The group never arrived, and until the next day no-one had any inkling why.
"... natives arriving at Maraenui from Omaio mentioned that the children had not reached the school there," the Bay of Plenty Times reported.
They had all died - 16 children aged 5 to 13, and two adults. It was presumed they were crossing the river in a canoe and that it capsized and its occupants were drowned in the river or the rough sea at the river mouth.
Today, August 5, marks 118 years since the tragedy.
Three bodies were found on a beach the day after the accident. More turned up in the following days and weeks. Clothes belonging to the woman - one of the adults who had accompanied the group - were found on the river bank.
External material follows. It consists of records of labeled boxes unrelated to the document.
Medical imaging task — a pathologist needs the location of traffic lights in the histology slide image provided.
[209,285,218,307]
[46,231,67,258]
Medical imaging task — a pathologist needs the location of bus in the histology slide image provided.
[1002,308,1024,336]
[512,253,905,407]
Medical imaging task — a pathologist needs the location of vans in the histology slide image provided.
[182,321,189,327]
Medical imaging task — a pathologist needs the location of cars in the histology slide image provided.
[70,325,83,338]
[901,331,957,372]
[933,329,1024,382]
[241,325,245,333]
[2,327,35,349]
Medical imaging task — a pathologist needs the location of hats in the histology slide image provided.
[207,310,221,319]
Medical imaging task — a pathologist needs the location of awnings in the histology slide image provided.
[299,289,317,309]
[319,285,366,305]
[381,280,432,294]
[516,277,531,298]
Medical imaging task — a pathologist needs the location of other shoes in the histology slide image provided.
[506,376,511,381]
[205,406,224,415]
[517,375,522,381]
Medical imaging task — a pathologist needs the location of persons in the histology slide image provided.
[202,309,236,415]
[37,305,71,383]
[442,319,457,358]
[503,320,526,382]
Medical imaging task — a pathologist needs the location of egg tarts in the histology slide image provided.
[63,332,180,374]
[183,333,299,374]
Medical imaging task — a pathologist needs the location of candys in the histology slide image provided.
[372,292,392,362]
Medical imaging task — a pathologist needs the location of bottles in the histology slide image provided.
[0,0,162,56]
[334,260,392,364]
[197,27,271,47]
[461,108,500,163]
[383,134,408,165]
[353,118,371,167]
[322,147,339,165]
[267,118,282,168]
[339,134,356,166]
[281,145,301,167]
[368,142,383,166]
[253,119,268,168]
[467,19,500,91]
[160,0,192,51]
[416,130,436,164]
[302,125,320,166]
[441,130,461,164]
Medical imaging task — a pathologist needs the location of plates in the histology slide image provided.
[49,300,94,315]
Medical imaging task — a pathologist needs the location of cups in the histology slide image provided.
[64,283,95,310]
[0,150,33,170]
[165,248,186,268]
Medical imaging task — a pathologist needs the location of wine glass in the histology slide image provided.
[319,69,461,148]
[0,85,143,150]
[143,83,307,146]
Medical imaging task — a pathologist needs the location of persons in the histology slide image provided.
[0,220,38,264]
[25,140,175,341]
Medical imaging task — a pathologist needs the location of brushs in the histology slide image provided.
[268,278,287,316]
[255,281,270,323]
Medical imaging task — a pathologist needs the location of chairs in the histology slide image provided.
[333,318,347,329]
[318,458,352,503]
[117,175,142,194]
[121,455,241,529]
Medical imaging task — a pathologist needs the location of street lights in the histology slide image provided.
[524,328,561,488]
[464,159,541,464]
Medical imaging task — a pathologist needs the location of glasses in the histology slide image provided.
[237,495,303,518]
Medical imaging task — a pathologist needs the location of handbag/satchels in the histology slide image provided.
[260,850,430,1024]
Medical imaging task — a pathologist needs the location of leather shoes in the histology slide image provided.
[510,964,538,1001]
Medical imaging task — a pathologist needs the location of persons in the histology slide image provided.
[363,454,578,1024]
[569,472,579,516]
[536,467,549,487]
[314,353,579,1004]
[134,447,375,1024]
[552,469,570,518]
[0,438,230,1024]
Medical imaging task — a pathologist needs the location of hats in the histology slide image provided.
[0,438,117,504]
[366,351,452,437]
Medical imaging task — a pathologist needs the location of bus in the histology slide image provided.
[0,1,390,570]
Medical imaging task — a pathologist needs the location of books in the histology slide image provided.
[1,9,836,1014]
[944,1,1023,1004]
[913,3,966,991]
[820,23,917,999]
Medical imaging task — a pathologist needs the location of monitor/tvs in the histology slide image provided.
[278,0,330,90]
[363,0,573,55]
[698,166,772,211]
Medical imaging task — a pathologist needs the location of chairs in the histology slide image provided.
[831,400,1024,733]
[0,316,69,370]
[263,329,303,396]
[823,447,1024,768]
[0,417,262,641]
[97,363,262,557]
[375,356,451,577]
This was thought to indicate she had leapt in to save some of the children and had lost her life.
The bodies of two girls were washed ashore at Torere, more than 13km west of the Motu river mouth. The crew of the paddle-steamer Terranora picked up a body at sea, 64km from the river.
"The beach is being watched day and night by large parties of Māori and the police in the hope of recovering other bodies," the Poverty Bay Herald wrote.
However, some of the victims' bodies were never found.
Some families lost two members in the disaster.
The canoe, which was 7m long and 1m wide, was found at Torere.
A tribal ban was placed on fishing in the area for several years. The outpouring of grief at tangi continued for so long and placed such a strain on the resources of the victims' relatives that a writer in the New Zealand Herald was moved to appeal for contributions of food and other support.
More than three months after the disaster, the newspaper wrote: "... not only a multitude, but continuous relays of multitudes have been and still are visiting the native settlements of Maraenui and Omaio - from the Tauranga district on the north to the Poverty Bay district on the south - to mourn with those who lost their children in the lamentable drowning accident in the Motu River".
In 1905, a marble memorial obelisk naming the 18 dead was unveiled by the Native Affairs Minister, James Carroll, at Maraenui. More than 600 people attended.
"Before the gathering dispersed," the New Zealand Herald noted, "Ngahaka Piripi, a local chief, thanked the visitors for their presence, and formally handed over a number of feather mats as presents, and also a walking stick made from the canoe from which the children were drowned."
The memorial, financed by the Whānau-ā-Apanui tribe and the Government, still stands, at the area's marae. It is supplemented by a brass remembrance plaque at the local school, Te Kura Mana Māori Maraenui.
A teacher at the school, Robin Mohi, said this week that the memory of the tragedy remained alive in the people of the area. While no specific remembrance events are held, it is recalled in whaikōrero (speeches), in traditional songs and in names, and children learn about it at school.
"All the families here are still very familiar with the event because it's kept alive on the marae," said Mohi.
According to the Bay of Plenty Journal of History, it wasn't until 1927 that Maraenui's first school opened.
In 1929, the first road bridge over the Motu River from Maraenui, built at a cost of £24,780 (about $2.4 million today), was formally opened. The NZ Herald described it as "one of the greatest events in the history of the East Coast".
"There was a very large crowd of visitors, scores of motor-cars conveying hundreds from as far away as Rotorua and Tauranga, and from the south as far as Cape Runaway."
Kōpu, a local chief, recalled the calamity of 1900 and said that with the bridge, no such canoe capsizing could occur there again.
Bay of Plenty MP Kenneth Williams "made a presentation of a valuable silver watch to Tohi Kopu, the [river] ferryman, in recognition of the many courtesies and kindnesses shown to travellers.